--- Excerpt provided ---

Max Whitehead

Personal information
- Full name: Colin Maxwell Whitehead
- Born: 2 August 1922 Riverstone, New South Wales, Australia
- Died: 26 March 2010 (aged 87) Collaroy, New South Wales, Australia

Playing information
- Position: Prop
Club
| Years | Team | Pld | T | G | FG | P |
| 1942–46 | North Sydney | 13 | 0 | 1 | 0 | 2 |
| 1947–48 | Manly-Warringah | 20 | 4 | 0 | 0 | 12 |
|  | Total | 33 | 4 | 1 | 0 | 14 |
- Source:

= Max Whitehead =

Australian rugby league footballer

Colin Maxwell Whitehead (2 August 1922 – 26 March 2010) was an Australian professional rugby league footballer who played in the 1940s.

==Early years==
Whitehead grew up in Park Street, Narrabeen, New South Wales.

==Rugby league career==
He started playing rugby league in 1935 for the Narrabeen Sharks juniors. He also played for North Sydney for three seasons, in 1942, 1943 and 1946. While with for the North Sydney club he played in their grand final loss to Newtown in the 1943 NSWRFL season, playing under captain-coach Frank Hyde.

Whitehead was the first captain of the Manly-Warringah Sea Eagles in their debut season of 1947 and also played the 1948 season. He was one of a number of players that Manly acquired from North Sydney to join the NSWRFL in 1947, which also included Johnny Bliss. He played 20 first grade games for Manly-Warringah and scored 4 tries during his 2 years in first grade.

---

> List of tasks
a) In the article on Max Whitehead, rewrite the paragraph beginning "Whitehead was the first captain" as a short bulleted list that keeps its main facts.
b) Extend the article on Max Whitehead by continuing it after its final sentence.

--- Study material ---

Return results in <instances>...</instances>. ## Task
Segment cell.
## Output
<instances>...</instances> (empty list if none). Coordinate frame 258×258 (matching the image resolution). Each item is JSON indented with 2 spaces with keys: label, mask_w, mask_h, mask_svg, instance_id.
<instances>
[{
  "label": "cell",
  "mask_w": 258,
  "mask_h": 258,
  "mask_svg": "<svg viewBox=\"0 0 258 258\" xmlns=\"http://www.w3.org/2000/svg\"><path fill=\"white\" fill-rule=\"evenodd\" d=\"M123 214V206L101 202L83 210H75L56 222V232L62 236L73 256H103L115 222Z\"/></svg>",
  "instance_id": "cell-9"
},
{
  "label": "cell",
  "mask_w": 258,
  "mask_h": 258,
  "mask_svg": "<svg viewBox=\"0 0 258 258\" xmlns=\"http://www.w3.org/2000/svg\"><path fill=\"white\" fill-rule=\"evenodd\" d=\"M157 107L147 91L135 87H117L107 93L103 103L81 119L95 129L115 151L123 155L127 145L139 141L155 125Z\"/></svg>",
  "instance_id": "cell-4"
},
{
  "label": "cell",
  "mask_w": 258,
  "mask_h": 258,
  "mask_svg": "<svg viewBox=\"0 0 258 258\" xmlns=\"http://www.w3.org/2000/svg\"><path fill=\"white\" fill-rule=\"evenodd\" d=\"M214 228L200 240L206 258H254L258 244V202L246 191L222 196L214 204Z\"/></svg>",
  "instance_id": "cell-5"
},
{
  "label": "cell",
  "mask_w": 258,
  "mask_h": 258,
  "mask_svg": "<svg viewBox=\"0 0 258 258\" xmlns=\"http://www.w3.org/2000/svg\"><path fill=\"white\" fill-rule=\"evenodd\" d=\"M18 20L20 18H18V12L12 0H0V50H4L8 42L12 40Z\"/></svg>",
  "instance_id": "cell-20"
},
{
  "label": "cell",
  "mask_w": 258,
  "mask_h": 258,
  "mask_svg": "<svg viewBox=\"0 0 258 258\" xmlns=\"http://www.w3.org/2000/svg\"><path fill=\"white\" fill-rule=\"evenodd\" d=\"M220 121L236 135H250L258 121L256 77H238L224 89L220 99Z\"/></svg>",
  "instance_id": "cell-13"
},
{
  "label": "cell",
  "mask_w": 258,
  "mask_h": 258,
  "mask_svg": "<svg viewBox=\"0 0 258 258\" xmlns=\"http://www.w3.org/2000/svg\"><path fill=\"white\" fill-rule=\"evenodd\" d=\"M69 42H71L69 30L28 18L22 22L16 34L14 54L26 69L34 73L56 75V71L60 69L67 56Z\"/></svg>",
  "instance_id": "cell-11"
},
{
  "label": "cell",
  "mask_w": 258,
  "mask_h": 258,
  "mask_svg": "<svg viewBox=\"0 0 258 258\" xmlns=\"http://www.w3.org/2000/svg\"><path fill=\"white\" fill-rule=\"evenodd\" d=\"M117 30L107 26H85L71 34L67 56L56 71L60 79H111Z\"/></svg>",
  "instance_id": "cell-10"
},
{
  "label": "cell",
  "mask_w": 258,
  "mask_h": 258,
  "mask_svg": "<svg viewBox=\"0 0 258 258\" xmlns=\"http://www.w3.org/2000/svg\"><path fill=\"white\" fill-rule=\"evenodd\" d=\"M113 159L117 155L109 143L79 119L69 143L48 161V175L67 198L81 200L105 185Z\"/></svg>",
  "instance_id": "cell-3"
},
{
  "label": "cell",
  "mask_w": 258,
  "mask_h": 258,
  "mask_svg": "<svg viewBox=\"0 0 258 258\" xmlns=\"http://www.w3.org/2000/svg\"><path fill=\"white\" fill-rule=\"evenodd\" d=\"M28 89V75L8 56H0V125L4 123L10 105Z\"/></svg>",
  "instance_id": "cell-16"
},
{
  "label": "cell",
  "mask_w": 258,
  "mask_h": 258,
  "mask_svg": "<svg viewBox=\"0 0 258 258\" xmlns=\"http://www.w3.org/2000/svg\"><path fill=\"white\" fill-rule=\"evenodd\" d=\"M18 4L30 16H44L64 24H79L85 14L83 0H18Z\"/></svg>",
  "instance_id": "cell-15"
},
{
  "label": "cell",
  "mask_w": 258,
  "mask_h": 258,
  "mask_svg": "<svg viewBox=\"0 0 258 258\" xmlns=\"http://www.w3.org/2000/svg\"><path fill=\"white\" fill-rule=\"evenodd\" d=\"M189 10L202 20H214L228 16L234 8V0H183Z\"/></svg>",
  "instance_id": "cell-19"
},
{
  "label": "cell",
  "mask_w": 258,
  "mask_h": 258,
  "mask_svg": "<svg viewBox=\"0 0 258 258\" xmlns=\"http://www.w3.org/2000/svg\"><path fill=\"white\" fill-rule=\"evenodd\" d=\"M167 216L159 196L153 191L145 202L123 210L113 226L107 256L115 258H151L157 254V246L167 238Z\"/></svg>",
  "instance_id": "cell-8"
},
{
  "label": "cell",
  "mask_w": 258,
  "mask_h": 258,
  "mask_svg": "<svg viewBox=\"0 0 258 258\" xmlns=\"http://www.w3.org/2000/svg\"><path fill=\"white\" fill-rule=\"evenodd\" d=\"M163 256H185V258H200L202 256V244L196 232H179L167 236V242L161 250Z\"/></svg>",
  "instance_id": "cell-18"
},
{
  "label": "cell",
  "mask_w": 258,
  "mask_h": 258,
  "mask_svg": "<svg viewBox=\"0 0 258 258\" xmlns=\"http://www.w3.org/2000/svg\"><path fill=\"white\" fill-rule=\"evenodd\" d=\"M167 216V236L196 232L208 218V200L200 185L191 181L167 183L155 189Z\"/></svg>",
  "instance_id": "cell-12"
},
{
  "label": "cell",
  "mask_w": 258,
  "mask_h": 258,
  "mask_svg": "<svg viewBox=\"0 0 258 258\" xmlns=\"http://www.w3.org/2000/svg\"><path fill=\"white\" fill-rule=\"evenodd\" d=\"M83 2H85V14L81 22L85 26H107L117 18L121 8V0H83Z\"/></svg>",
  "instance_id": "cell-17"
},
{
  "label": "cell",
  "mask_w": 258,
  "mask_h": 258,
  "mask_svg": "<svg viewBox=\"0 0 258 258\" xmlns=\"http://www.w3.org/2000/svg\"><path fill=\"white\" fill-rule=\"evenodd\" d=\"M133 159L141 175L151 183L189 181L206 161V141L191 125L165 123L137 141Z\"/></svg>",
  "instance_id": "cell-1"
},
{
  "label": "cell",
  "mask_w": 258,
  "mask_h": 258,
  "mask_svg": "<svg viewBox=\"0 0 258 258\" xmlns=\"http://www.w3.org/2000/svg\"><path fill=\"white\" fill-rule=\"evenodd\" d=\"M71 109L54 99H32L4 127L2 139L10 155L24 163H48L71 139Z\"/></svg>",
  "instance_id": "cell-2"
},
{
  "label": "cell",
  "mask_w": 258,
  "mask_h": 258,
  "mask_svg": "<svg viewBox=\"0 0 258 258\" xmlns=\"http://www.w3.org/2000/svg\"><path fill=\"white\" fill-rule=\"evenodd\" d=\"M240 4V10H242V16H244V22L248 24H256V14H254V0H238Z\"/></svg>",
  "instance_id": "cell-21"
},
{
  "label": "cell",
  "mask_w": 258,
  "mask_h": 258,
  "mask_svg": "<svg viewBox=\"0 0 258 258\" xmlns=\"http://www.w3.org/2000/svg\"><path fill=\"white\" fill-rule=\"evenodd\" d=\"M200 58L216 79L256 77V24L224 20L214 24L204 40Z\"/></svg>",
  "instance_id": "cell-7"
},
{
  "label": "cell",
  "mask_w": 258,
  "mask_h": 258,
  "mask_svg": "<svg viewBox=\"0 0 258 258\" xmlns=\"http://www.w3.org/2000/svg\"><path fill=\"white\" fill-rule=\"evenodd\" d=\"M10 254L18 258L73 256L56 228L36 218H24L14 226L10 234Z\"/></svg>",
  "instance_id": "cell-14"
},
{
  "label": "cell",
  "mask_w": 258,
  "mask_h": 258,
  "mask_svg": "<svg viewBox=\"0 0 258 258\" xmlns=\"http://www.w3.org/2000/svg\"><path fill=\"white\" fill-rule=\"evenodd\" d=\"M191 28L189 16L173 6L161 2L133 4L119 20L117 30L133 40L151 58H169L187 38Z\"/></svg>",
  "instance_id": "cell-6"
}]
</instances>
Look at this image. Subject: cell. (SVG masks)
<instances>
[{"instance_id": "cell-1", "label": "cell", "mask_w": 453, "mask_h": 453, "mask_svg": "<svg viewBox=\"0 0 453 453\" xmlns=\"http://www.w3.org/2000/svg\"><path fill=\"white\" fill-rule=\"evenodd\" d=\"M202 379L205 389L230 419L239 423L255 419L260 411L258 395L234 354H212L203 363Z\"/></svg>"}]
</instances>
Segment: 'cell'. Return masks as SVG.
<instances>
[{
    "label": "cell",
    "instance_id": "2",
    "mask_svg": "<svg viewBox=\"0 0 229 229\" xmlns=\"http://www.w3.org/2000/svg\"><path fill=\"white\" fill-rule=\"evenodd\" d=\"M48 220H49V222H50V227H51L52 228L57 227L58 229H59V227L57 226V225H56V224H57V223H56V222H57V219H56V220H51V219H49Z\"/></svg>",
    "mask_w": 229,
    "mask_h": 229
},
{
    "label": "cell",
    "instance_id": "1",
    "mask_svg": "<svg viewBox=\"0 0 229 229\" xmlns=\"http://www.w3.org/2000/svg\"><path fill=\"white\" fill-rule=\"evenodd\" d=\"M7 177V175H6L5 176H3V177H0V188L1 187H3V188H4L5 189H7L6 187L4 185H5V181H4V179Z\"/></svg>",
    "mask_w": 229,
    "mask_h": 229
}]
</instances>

---

> Response list
a)
- First captain of the Manly-Warringah Sea Eagles in their 1947 debut season; also played in 1948.
- One of several players, including Johnny Bliss, whom Manly acquired from North Sydney to join the NSWRFL in 1947.
- Played 20 first-grade games for Manly-Warringah and scored 4 tries over his 2 years in first grade.

b)
==Male model, international wrestler and life guard==
He enlisted in the RAAF in 1943, but was never sent overseas and was discharged at the end of that year. Aside from his rugby league career, he had been at various times a male model, a pilot, a chicken sexer, and a professional wrestler.

As a wrestler, using the name Max Steyne, he won the 1954 European Heavyweight Championship in Munich, Germany.

In the 1940s, 1950s and 1960s Whitehead was widely known for being the first Chesty Bond character in Bonds singlet advertisements nationally.

He was also a professional lifeguard at Manly Life Saving Club for many years, and won many surfing events for South Narrabeen, Manly & North Steyne Surf Clubs, specializing in belt races.

Whitehead lived his final years at the War Veterans Home at Collaroy, New South Wales. He died on 26 March 2010 from complications of hip surgery at age 87. Whitehead's ashes were scattered on Brookvale Oval before a match between Manly and the Cronulla-Sutherland Sharks on 11 April 2010.